__Selected extract__:
The Campaign Spot

Examining Obama’s Very Quiet Atrocities Prevention Board

Susan Rice, who worried about how a Rwanda genocide declaration would impact the 1994 midterm elections while she was on the National Security Council, will be President Obama’s next National Security Adviser.

Rwanda comes up in the longest section of today’s Morning Jolt:

The Disintegration of Syria, and Obama’s Very Quiet Atrocities Prevention Board

President Obama, speaking at the Holocaust Museum in Washington D.C., April 23, 2012:

Remembrance without resolve is a hollow gesture. Awareness without action changes nothing. In this sense, “never again” is a challenge to us all — to pause and to look within.

Is ‘never again’ really a challenge to us all to pause and to look within? Isn’t it a challenge to those with the authority to prevent, interrupt, impede or stop mass killings to do something about it?

He declared in that speech, “Last year, in the first-ever presidential directive on this challenge, I made it clear that ‘preventing mass atrocities and genocide is a core national security interest and a core moral responsibility of the United States of America.’”

__Set task A__: Translate this sentence from the blog post into Spanish: "Awareness without action changes nothing."
__Set task B__: In the blog post, the question beginning "Isn't it a challenge to those with the authority" names several actions that could be taken against mass killings. List all of those actions.
__Set task C__:
Answer these questions from the blog post:
(i) What role will Susan Rice take next?
(ii) Where did President Obama speak on April 23, 2012?
(iii) According to Obama's presidential directive, preventing mass atrocities and genocide is a core national security interest and what else?

__Listing__:
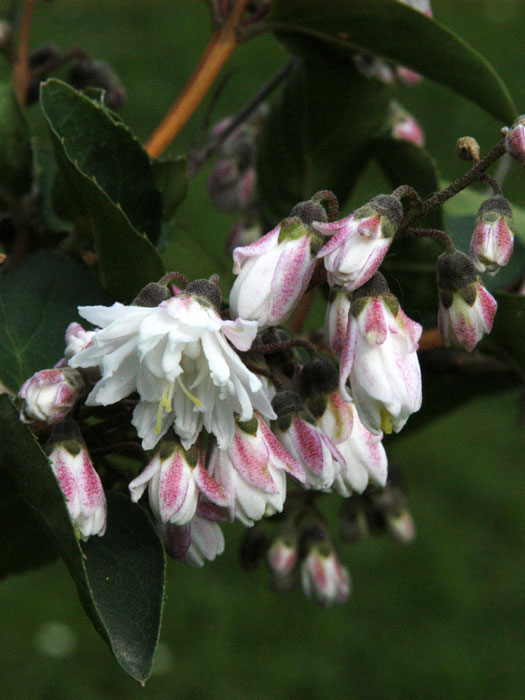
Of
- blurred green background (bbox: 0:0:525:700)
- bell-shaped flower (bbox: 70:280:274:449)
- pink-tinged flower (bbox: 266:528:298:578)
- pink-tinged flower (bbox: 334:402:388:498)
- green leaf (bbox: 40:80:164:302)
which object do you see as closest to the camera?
bell-shaped flower (bbox: 70:280:274:449)

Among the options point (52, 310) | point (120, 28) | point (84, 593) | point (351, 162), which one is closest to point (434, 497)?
point (351, 162)

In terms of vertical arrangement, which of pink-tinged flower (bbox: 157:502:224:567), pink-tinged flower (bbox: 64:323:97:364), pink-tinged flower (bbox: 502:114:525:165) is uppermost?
pink-tinged flower (bbox: 502:114:525:165)

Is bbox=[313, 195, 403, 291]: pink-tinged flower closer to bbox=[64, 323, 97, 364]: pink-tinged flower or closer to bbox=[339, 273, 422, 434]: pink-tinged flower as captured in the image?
bbox=[339, 273, 422, 434]: pink-tinged flower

__Final answer A__: La conciencia sin acción no cambia nada.

__Final answer B__: prevent, interrupt, impede, stop

__Final answer C__:
(i) President Obama's National Security Adviser
(ii) At the Holocaust Museum in Washington D.C.
(iii) A core moral responsibility of the United States of America